The Theoretical And Numerical Study On The Mathematical Model Of Micro-Channel Reactor

The micro-channel reactors have many important applications in the areas of biology, chips, chemical engineering and material science. This thesis focuses on two kinds of micro-channel reactor--the co-flowing micro-channel reactor and the rotating liquid film reactor, which have different structure and reaction mechanism. So far, although many good results have been obtained, there are still many problems that are not fully solved.As to the co-flowing micro-channel reactor, we mainly study on the upper part of it, i.e. the annular pipe. Due to the fact that the stability of the flow in the annular pipe is a key factor to the final product, this thesis mainly investigates the behavior of the flow in it. From the literatures, we find there are many similarities between the Orr-Sommerfeld equation and the stability of the flow in the annular pipe, thus the method used in this thesis is analogous to that used in solving the Orr-Sommerfeld equation.Firstly, an analytical expression of velocity profile of the laminar flow in the annular pipe has been given in the section 2.3. Secondly, we simplify the governing equations of the flow in annular pipe and turn the stability problem into the searching of the eigenvalue of a linear system of equations.

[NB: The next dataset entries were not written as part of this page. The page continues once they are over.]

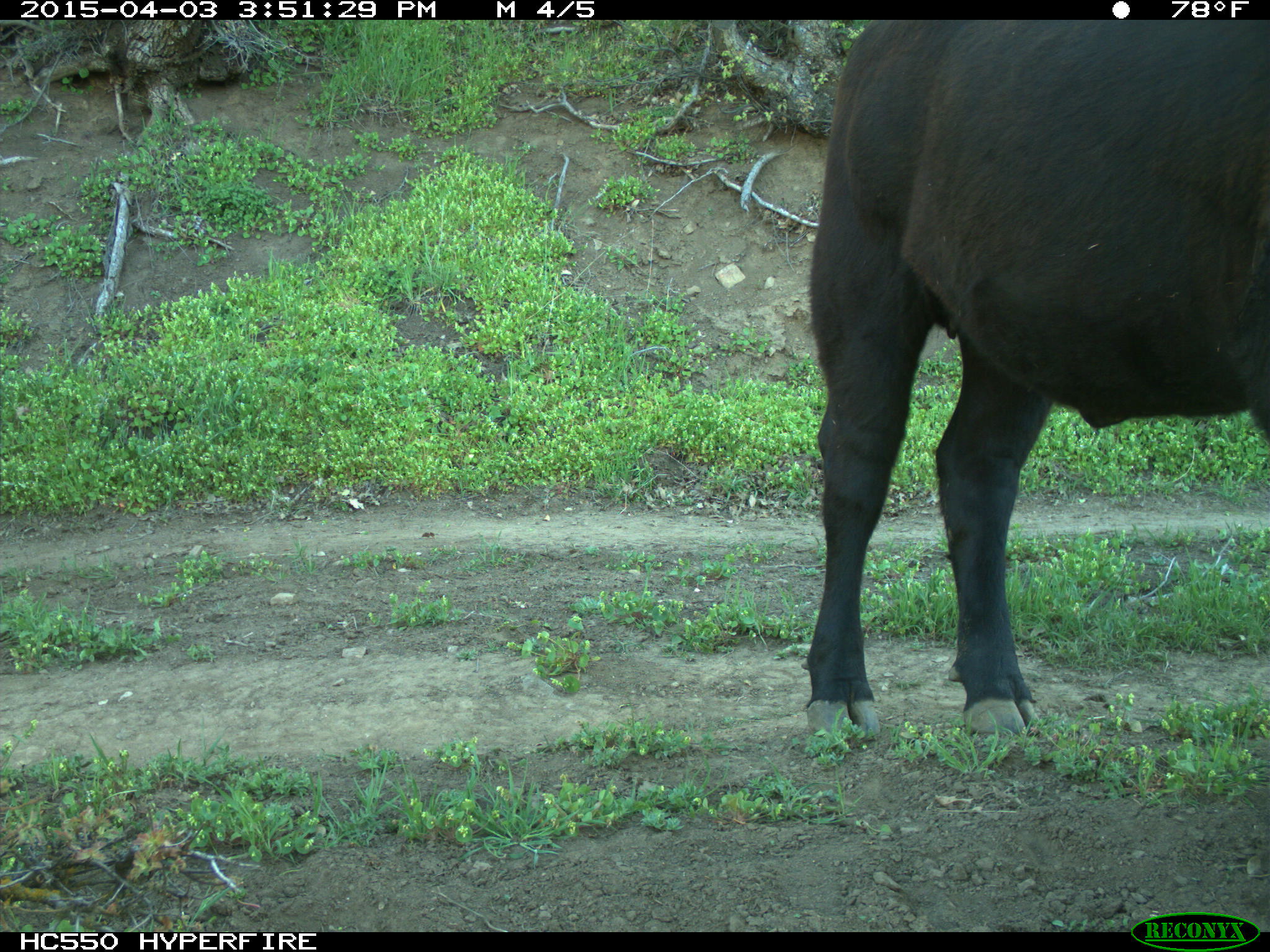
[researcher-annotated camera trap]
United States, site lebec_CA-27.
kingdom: Animalia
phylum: Chordata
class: Mammalia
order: Artiodactyla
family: Bovidae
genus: Bos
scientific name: Bos taurus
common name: domestic cow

Finally, the critical Reynolds number and some other properties of the critical Reynolds number have been studied via the numerical solution of the linear system. In order to examine the reliability of the method, we apply it in solving one similar problem in the real number field and another one in the complex field.As to the rotating liquid film reactor, we just do some research on the critical volume flow rate and the critical tilt angle. After the analysis and some comparisons of the numerical results, we find there is a critical tilt angle which makes the volume flow rate of the reactant reach its maximum when the rotator of the reactor is fixed. Based on this fact, a further study has been made on the effect of the speed of the rotator and the gap size on the change of the critical tilt angle and we have gained some good results.